More than a million people have already lost their jobs since the start of the crisis, and that number could rise to two million in the first quarter due to the new epidemic, he added.
While the kingdom has been letting foreign tourists slip by since October after having closed the door to them for six months, the Thai authorities have deployed incentives to stimulate domestic tourism. But these efforts, which would not have been able to compensate anyway for the net loss of the foreign manna which represents the vast majority of tourism income, were thwarted by a new epidemic of coronavirus – of which the number of positive cases more important compared the first episode last year hides a much lower case fatality rate.
The President of the Association of Thai Travel Agents (ATTA), Vichit Prakobgosol, estimates that if the government removes a two-week quarantine for tourists vaccinated against COVID-19, as demanded by many professionals in the sector for several weeks , tourism is expected to recover in the second half of 2021 and the number of foreign visitors could reach 10 million this year.
“If tourists can come back without quarantine, we will definitely see 10 million this year. Otherwise, even if we let them in for free, no one will come,” he said.
A view shared by William Heinecke, president of Minor International, the largest listed hotel group in Thailand. “A lot of people will refuse to come to Thailand or any other country that has a quarantine, because it takes too long,” he told the newspaper. Financial Times.
Vichit Prakobgosol deplored a few days ago that about 30% of the 10,000 receptive tourism companies in the kingdom had closed their doors permanently, while half had put their activity in dormancy for lack of customers.

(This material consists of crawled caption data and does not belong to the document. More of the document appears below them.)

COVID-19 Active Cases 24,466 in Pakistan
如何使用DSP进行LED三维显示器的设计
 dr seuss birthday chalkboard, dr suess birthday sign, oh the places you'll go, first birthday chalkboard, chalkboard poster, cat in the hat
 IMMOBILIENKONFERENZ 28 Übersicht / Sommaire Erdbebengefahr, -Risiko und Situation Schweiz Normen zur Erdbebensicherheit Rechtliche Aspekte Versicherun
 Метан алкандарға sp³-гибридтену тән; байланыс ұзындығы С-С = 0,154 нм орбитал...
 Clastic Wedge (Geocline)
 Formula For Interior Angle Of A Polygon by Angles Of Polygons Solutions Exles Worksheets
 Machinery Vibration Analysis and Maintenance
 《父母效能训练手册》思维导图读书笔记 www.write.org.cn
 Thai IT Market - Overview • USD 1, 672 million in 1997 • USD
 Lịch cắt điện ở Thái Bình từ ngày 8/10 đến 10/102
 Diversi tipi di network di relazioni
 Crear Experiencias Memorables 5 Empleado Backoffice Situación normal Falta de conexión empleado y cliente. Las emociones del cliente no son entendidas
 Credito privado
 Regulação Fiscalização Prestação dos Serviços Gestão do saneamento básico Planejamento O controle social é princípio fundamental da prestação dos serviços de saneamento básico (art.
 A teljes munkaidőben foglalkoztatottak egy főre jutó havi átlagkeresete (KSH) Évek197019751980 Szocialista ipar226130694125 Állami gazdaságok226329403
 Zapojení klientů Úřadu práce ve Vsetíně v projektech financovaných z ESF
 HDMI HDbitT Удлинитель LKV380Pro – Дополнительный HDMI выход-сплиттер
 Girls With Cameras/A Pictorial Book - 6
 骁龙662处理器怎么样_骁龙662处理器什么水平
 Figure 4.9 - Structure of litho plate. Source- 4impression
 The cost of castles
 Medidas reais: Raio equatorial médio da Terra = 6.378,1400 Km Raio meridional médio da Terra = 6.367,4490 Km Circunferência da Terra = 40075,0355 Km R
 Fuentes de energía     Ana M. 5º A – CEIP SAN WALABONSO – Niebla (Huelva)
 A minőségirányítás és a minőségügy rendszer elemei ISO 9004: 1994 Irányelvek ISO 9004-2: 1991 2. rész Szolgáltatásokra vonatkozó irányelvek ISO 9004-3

ATTA will give itself two more months, the time to observe the results of vaccination campaigns around the world, before asking the government to adjust the quarantine measures, said Vichit Prakobgosol.
Official forecasts currently put 5 million foreign visitors in 2021, but Finance Minister Arkhom Termpittayapaisith told Reuters last week that the projection was still uncertain.
Thailand recorded only 6,556 foreign tourist arrivals in December, or 0.17% of the number reached in December 2019.
For the whole of 2020, foreign attendance fell 83% compared to 2019 with only 6.7 million admissions, including 6.69 million recorded in the first quarter before the kingdom closed its borders to foreign tourists in late March and ban commercial flights entering early April.